Unlike a fall from chop or a crash from bad technique, stall is purely a speed problem.
The Physics
Lift = ½ × water density × speed² × wing area × lift coefficient. When speed drops, lift drops exponentially. A 10% speed reduction can mean 20% less lift.
How Weather Plays a Role
Weather conditions directly affect your ability to stay above stall speed:
- Chop from onshore wind: Every bump slows the board momentarily. Multiple hits drain momentum.
- Light wind days: Less apparent wind means less power to maintain speed through lulls.
- Gusty conditions: Wind drops cause sudden power loss, forcing you below stall before you can react.
High Aspect vs. Low Aspect
Different foil designs have radically different stall characteristics:
Foil Stall Comparison
High Aspect
Speed-dependent lift
Stalls at ~12-15 km/h
Requires smooth momentum
Low Aspect
Forgiving lift curve
Stalls at ~6-10 km/h
Tolerates speed variation
High aspect foils stall at higher speeds because they rely on forward momentum to generate efficient lift.
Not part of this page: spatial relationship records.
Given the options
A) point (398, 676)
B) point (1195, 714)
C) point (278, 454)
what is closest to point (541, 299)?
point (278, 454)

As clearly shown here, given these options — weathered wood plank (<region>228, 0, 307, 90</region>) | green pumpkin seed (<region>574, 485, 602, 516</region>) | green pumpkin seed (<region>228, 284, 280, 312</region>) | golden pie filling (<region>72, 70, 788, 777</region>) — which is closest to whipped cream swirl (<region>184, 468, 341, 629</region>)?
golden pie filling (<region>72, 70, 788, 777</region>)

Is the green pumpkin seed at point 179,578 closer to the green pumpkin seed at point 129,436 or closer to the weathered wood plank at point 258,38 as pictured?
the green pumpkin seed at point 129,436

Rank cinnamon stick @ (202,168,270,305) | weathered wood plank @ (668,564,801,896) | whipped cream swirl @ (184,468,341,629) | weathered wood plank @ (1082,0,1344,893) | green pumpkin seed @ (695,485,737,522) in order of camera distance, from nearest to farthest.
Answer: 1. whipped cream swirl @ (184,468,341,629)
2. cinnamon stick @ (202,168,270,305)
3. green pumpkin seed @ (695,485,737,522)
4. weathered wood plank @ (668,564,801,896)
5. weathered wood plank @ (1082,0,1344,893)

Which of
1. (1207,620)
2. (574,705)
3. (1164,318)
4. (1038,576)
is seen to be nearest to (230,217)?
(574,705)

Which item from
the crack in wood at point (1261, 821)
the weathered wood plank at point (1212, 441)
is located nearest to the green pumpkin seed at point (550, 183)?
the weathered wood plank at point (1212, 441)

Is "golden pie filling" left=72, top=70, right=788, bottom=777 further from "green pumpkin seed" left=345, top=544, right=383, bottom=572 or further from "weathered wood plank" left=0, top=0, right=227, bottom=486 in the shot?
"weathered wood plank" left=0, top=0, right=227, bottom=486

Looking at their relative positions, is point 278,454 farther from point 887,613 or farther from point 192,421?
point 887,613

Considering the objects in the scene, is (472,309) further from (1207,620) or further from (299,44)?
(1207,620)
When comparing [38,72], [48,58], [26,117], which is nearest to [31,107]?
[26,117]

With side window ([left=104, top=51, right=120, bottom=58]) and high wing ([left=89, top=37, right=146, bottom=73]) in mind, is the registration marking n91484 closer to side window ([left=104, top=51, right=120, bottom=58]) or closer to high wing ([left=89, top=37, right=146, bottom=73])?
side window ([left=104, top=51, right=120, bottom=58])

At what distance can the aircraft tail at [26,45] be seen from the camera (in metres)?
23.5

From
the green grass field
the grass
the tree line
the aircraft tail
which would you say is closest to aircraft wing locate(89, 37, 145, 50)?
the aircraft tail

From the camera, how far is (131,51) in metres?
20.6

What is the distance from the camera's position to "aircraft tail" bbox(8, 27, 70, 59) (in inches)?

Low aspect foils stall slower and are more forgiving—perfect for choppy, variable conditions.
Preventing Stall
Stall prevention is about maintaining minimum speed through technique:
- Keep wing loaded: Constant tension prevents speed drops.
- Anticipate lulls: Pump before the wind dies, not after.
- Weight distribution: Stay centered to minimize drag.
- Choose appropriate foil size: Bigger foils stall at lower speeds.
Stall Recovery Tactics
Point downwind immediately to regain speed
Shift weight forward to reduce angle of attack
Pump smoothly (not aggressively) to rebuild momentum
Accept the drop if speed is too low—save energy for the next attempt
Lift Curve:
Above Stall Speed
Smooth lift, stable flight, predictable handling
Below Stall Speed
Sudden drop, flow separation, lift collapse
Summary
If your foil suddenly falls, you dropped below stall speed. Keep smooth power, steady speed, and choose the right foil for the conditions. Understanding stall helps you recognize the difference between crashing from technique and dropping from physics.